In one possible implementation, the primary server determines the number of service requests of each type according to the type of the service request. Correspondingly, the main server receives the service request initiated by the terminal and determines the type of the service request. The main server determines the number of service requests of each type according to the type of each service request. For example, the main server receives 5 service requests initiated by the terminal, and the main server determines the types of the 5 service requests as service request a, service request B, and then the main server determines that the number of service requests a is 2 and the number of service requests B is 3.

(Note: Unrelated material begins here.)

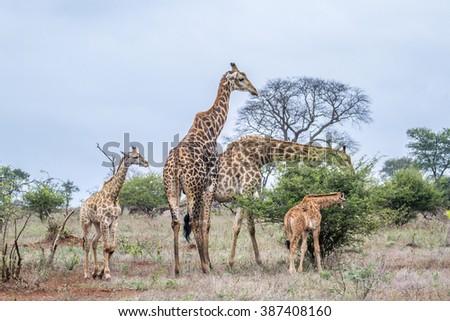 Giraffe family in Kruger national park, South Africa ; Specie Giraffa camelopardalis family of Giraffidae - stock photo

In another possible implementation manner, each type of service request contains different request functions, and the main server determines the type of the service request according to the request function of the service request. Correspondingly, the main server receives the service request initiated by the terminal and determines the request function of the service request. The main server determines the service request type according to the request function of the service request. For example, the service request a includes a function of the service a, and the main server determines that the service request is the service request a through the function of the service a.

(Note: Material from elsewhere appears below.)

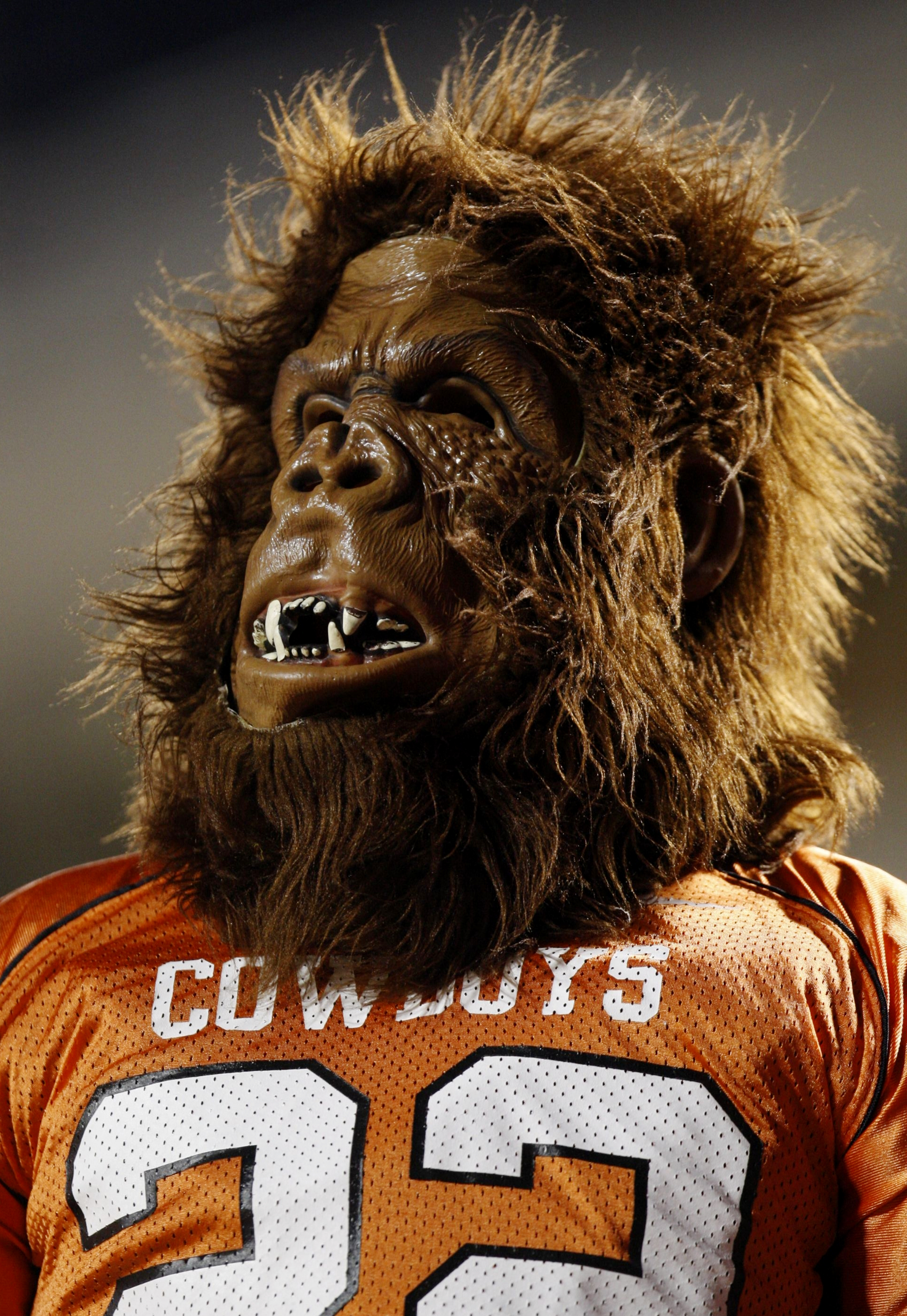 STILLWATER, OK - OCTOBER 31:  A fan of the Oklahoma State Cowboys watches the game against the Texas Longhorns at Boone Pickens Stadium on October 31, 2009 in Stillwater, Oklahoma. (Photo by Ronald Martinez/Getty Images)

502. And the main server determines the time calling characteristics and the operation data of each type of service instance in the current cloud service according to the number of each type of service request.
In the embodiment of the application, for each type of service request, the main server needs to call the online service instance of the type to process. Correspondingly, the main server determines the calling number of the online service instance of each type according to the number of the service requests of each type. And the main server determines the time calling characteristics and the operation data of each type of service instance according to the calling number of the type of online service instance.
In one possible implementation manner, the main server stores the relationship between the calling number of each type of online service instance and the running data of the type of service instance. Correspondingly, the main server determines the calling number of the online service instance of the type, and determines the operation data of the service instance of the type from the relation between the calling number of the online service instance of the type and the operation data of the type.
It should be noted that, when an online service instance of the type exists in the current cloud service architecture, for each type of service request, the online service instance of the type is called between the main servers for processing. And the main server returns the processing result of the online service instance to the service request.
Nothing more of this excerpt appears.